** start Page **

For 20 years the Park and Recreation Board planted the shade trees with the mistaken belief that power lines would be buried by the time the trunks and branches grew tall enough to reach them. Since 1998 the Park Board has planted only shorter-growing trees under electric wires, but the earlier miscalculation is now leading to the loss of limbs from beloved trees.
A crew pruning a line of trees along 22nd Avenue in northeast Minneapolis a few months ago created an ugly vista, according to Lee Gilbertson, who lives on Stinson Parkway.
"They did a horrendous job aesthetically," Gilbertson said.
"One day we had some shade, and the next day you had these barren spots like someone shot a missile right down between the tree lines."
When Don Grogan saw tree trimmers working recently in his south Minneapolis neighborhood, he was astonished to see how radically they were pruning the branches.

** end Page **
** start Extracted records **

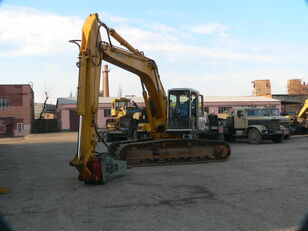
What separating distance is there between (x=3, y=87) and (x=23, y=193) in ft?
151

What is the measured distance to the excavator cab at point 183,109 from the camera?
46.0 ft

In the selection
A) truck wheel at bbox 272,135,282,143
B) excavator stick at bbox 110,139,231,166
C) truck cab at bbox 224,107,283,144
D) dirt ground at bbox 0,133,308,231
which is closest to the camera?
dirt ground at bbox 0,133,308,231

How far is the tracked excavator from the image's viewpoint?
28.4 feet

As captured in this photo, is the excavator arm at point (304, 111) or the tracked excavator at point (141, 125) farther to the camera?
the excavator arm at point (304, 111)

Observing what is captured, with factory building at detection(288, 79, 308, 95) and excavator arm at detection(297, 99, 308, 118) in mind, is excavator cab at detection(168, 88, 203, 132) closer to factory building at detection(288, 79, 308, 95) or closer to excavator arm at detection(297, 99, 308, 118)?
excavator arm at detection(297, 99, 308, 118)

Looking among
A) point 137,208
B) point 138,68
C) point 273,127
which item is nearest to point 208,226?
point 137,208

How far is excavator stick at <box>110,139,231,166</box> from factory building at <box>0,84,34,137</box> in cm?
3982

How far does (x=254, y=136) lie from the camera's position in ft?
67.9

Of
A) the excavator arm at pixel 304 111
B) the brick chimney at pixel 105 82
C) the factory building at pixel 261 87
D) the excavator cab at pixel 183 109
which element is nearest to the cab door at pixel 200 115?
the excavator cab at pixel 183 109

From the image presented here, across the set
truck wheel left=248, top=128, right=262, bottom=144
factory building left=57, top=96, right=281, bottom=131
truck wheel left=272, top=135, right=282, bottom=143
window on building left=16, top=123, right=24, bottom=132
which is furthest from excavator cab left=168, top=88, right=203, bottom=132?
window on building left=16, top=123, right=24, bottom=132

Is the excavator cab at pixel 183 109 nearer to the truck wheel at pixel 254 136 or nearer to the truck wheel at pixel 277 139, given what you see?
the truck wheel at pixel 254 136

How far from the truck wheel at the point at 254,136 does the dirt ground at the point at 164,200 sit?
9.42 metres

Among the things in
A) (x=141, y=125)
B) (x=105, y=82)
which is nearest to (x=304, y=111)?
(x=141, y=125)

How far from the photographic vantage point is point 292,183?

** end Extracted records **

### Your goal
According to the text on Minneapolis tree pruning, since what year has the Park Board planted only shorter-growing trees under electric wires?

### Exercise response
1998